• _Exercise brief_:
Copy out the stretch of rows from the line containing "Out of the candidates" through the last row, word for word, with both ends included. Give only those lines.

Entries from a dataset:
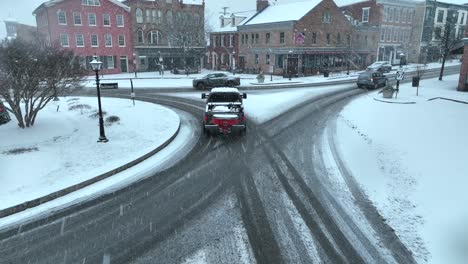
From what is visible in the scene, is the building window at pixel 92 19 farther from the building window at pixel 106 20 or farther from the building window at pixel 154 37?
the building window at pixel 154 37

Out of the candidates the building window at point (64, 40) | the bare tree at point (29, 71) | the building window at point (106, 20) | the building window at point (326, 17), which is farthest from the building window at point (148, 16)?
the bare tree at point (29, 71)

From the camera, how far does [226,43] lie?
51.8 m

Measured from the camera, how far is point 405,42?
55719 millimetres

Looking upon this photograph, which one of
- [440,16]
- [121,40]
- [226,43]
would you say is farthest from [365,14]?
[121,40]

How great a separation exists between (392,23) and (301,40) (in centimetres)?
2287

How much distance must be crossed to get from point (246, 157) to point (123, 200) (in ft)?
15.6

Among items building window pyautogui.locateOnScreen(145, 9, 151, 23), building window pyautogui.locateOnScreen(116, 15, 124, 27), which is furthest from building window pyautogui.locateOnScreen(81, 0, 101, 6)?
building window pyautogui.locateOnScreen(145, 9, 151, 23)

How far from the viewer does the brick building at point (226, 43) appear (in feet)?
164

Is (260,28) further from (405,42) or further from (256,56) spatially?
(405,42)

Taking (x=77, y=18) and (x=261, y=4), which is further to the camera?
(x=261, y=4)

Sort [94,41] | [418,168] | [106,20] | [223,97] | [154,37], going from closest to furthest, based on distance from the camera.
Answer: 1. [418,168]
2. [223,97]
3. [94,41]
4. [106,20]
5. [154,37]

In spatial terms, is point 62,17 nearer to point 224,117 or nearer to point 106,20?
point 106,20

• _Worked answer_:
Out of the candidates the building window at point (64, 40) | the bare tree at point (29, 71) | the building window at point (106, 20) | the building window at point (326, 17), which is farthest from the building window at point (148, 16)?
the bare tree at point (29, 71)

From the camera, how far does [226,43] lie?
51.8 m

Measured from the camera, how far is point 405,42?
55719 millimetres

Looking upon this photograph, which one of
- [440,16]
- [121,40]
- [226,43]
would you say is farthest from [365,14]?
[121,40]

How great a separation exists between (392,23) and (301,40) (in centimetres)?
2287

How much distance must be crossed to get from point (246, 157) to point (123, 200) (in ft)?
15.6

Among items building window pyautogui.locateOnScreen(145, 9, 151, 23), building window pyautogui.locateOnScreen(116, 15, 124, 27), which is furthest from building window pyautogui.locateOnScreen(81, 0, 101, 6)?
building window pyautogui.locateOnScreen(145, 9, 151, 23)

How far from the viewer does the brick building at point (226, 43) appear (in feet)?
164

Is (260,28) further from (405,42) or further from (256,56) spatially?
(405,42)

Taking (x=77, y=18) and (x=261, y=4), which is further to the camera?
(x=261, y=4)

Sort [94,41] | [418,168] | [106,20] | [223,97] | [154,37], going from closest to furthest, based on distance from the camera.
Answer: 1. [418,168]
2. [223,97]
3. [94,41]
4. [106,20]
5. [154,37]

In spatial terms, is point 62,17 nearer to point 224,117 or nearer to point 106,20?
point 106,20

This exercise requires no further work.